This collection of 10 works of short fiction, all previously published, gives readers the inspiring experience of charting the maturation of one of America’s finest authors. Most impressive is the book’s range of perspectives, from the chilling “La Moretta,” in which a couple on their European honeymoon slowly realizes their marriage may have been a mistake, to “Souterrain,” a tale of a dying Parisian man and his housekeeper’s son, who believes the man to be his father.
In a few pieces, it’s clear that Shipstead was still discovering what her words could do, but the best are exceptional portraits of characters unaware of the effects of their actions.
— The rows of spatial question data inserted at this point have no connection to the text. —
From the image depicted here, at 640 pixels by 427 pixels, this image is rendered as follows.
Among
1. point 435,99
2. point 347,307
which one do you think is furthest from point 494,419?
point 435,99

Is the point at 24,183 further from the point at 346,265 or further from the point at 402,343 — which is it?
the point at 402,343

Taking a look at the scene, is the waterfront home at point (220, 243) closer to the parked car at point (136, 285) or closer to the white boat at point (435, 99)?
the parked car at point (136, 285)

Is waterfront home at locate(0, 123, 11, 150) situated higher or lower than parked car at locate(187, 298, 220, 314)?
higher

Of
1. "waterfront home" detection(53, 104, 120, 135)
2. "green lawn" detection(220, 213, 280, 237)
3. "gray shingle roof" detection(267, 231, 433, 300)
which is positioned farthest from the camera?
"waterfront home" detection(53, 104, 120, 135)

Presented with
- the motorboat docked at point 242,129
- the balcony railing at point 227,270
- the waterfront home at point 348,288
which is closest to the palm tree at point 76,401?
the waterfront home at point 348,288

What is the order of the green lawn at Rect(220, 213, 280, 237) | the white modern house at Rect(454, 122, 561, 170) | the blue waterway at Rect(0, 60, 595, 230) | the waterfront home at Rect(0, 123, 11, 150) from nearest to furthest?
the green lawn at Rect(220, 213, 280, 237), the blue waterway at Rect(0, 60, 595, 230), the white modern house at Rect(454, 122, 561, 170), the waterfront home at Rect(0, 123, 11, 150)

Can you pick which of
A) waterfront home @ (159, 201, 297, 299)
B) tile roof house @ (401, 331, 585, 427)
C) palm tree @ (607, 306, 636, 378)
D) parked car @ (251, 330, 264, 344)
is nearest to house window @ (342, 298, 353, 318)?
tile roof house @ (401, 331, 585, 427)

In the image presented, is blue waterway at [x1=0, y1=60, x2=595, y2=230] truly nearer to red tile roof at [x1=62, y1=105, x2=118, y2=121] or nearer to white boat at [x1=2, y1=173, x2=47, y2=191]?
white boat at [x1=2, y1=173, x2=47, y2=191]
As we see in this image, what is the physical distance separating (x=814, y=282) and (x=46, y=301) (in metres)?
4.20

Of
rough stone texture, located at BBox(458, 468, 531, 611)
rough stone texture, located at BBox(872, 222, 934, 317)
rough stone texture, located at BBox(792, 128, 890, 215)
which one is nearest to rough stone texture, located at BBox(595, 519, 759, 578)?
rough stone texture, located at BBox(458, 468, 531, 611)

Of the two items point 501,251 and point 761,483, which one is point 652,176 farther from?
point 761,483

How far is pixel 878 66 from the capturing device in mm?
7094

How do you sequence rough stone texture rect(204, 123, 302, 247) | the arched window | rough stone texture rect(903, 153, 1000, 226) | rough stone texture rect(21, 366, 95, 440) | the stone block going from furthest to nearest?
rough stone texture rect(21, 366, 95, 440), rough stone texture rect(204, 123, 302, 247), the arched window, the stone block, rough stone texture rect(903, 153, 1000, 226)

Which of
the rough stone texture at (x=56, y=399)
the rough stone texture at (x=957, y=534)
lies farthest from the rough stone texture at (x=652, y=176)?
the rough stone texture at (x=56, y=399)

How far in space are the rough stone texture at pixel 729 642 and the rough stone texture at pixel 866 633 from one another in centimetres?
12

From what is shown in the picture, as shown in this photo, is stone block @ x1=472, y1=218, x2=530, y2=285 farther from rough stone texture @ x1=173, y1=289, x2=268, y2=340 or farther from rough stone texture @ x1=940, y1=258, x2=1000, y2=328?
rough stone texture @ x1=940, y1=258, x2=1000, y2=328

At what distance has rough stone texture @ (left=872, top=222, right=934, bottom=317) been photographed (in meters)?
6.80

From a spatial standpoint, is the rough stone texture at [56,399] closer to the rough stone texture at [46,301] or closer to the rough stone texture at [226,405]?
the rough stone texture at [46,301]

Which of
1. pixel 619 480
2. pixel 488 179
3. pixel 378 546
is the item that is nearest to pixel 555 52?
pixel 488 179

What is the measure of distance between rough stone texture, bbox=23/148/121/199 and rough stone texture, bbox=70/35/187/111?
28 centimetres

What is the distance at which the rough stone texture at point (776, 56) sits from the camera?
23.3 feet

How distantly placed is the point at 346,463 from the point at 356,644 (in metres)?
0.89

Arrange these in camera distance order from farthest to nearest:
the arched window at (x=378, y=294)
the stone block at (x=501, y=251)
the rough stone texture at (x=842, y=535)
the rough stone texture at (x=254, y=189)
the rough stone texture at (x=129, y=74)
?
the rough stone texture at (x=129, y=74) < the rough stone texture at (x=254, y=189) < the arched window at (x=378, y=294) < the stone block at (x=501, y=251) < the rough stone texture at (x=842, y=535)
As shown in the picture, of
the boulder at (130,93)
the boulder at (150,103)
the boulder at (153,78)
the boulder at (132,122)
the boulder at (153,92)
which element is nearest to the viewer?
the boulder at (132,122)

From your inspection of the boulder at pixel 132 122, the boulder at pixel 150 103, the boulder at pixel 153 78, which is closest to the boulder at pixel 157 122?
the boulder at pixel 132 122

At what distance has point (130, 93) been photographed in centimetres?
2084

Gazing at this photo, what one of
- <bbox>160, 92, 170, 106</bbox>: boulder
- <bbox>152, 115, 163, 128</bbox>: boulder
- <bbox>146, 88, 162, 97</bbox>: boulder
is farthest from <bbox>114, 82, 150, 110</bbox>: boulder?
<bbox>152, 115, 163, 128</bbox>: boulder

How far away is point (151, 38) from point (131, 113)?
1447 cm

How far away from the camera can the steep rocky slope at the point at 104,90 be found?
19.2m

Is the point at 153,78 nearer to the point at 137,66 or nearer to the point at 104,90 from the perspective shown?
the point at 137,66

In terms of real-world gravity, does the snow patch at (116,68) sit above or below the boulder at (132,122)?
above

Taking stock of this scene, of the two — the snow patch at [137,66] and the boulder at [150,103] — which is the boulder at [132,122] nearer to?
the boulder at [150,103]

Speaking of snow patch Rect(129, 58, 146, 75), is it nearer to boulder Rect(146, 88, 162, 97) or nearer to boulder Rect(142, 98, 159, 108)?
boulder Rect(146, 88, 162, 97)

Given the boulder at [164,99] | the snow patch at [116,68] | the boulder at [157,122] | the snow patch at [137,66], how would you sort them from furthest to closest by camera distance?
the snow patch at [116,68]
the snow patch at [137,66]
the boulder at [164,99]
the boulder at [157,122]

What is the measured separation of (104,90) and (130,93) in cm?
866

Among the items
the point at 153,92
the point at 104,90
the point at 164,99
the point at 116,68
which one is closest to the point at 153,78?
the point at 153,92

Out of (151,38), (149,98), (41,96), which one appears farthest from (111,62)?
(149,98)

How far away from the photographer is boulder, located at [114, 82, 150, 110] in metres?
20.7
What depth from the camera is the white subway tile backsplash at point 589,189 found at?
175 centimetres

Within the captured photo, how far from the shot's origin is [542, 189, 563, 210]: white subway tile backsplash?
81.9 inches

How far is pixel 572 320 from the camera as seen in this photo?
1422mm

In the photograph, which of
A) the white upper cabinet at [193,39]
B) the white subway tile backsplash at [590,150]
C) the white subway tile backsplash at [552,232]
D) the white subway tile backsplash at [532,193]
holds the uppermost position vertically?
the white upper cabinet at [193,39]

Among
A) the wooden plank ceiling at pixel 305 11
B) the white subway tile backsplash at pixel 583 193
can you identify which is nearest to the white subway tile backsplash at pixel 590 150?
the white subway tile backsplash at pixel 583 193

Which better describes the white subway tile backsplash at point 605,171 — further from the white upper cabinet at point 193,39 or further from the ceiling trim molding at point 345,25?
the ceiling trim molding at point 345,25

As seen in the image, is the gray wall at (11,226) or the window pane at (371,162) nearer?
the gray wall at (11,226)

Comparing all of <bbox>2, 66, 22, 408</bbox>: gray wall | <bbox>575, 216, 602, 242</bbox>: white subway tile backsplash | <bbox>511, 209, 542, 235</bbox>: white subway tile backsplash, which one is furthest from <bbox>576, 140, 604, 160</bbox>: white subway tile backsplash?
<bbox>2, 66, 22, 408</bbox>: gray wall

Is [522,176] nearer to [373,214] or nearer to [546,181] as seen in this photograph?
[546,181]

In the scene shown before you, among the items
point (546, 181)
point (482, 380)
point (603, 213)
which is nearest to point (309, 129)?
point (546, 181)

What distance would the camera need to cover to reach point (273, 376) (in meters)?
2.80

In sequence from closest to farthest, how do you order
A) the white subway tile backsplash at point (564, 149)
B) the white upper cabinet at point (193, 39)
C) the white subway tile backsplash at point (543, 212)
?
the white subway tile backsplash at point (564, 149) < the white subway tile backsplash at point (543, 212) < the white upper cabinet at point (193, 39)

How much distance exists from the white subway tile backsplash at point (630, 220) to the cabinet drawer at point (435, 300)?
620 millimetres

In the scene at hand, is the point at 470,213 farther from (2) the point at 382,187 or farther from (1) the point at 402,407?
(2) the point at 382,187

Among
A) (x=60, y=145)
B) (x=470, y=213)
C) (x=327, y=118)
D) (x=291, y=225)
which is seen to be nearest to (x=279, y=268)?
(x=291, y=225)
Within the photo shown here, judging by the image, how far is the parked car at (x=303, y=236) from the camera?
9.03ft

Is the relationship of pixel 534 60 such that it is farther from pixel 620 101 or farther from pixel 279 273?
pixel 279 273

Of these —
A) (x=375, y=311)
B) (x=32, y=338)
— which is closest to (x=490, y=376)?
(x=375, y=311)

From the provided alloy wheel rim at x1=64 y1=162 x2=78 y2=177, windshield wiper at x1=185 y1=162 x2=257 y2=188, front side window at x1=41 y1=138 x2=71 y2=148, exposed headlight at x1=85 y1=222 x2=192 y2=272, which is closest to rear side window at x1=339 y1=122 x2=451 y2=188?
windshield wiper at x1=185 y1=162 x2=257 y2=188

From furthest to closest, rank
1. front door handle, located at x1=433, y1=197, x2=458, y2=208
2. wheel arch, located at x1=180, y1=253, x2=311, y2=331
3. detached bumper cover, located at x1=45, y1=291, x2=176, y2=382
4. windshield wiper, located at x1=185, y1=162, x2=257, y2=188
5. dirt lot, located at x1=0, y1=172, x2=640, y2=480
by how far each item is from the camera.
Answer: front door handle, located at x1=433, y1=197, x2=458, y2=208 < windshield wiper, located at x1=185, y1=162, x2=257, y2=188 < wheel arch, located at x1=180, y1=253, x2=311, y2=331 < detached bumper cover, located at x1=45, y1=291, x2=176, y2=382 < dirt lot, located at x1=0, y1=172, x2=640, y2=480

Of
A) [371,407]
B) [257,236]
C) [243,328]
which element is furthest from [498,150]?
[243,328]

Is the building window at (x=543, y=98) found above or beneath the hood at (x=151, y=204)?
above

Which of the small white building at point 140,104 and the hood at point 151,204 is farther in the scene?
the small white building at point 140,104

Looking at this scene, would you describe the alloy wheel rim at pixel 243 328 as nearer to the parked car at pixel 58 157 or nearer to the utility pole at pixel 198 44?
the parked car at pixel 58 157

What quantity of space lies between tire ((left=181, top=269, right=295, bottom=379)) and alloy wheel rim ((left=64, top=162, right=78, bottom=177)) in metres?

Highlights include “The Cowboy Tango,” in which a Montana man who runs a ranch for tourists becomes smitten with the teenage girl he hired as a wrangler and joins “in the silent chorus of the unloved” when she falls for his divorced nephew; and the story “Acknowledgments” (not to be confused with the author’s own acknowledgments), in which a pompous author uses hilariously Nabokovian sentences like “Let us skip that Rabelaisian era known as adolescence and hop jauntily to my twenty-fifth year.”
In one story, a character reflects that “even a life lived properly, lived better than she was living, could bring so much grief.” The finest stories in You Have a Friend in 10A show that perpetual grief may not necessarily lead to great lives, but it can produce scintillating fiction.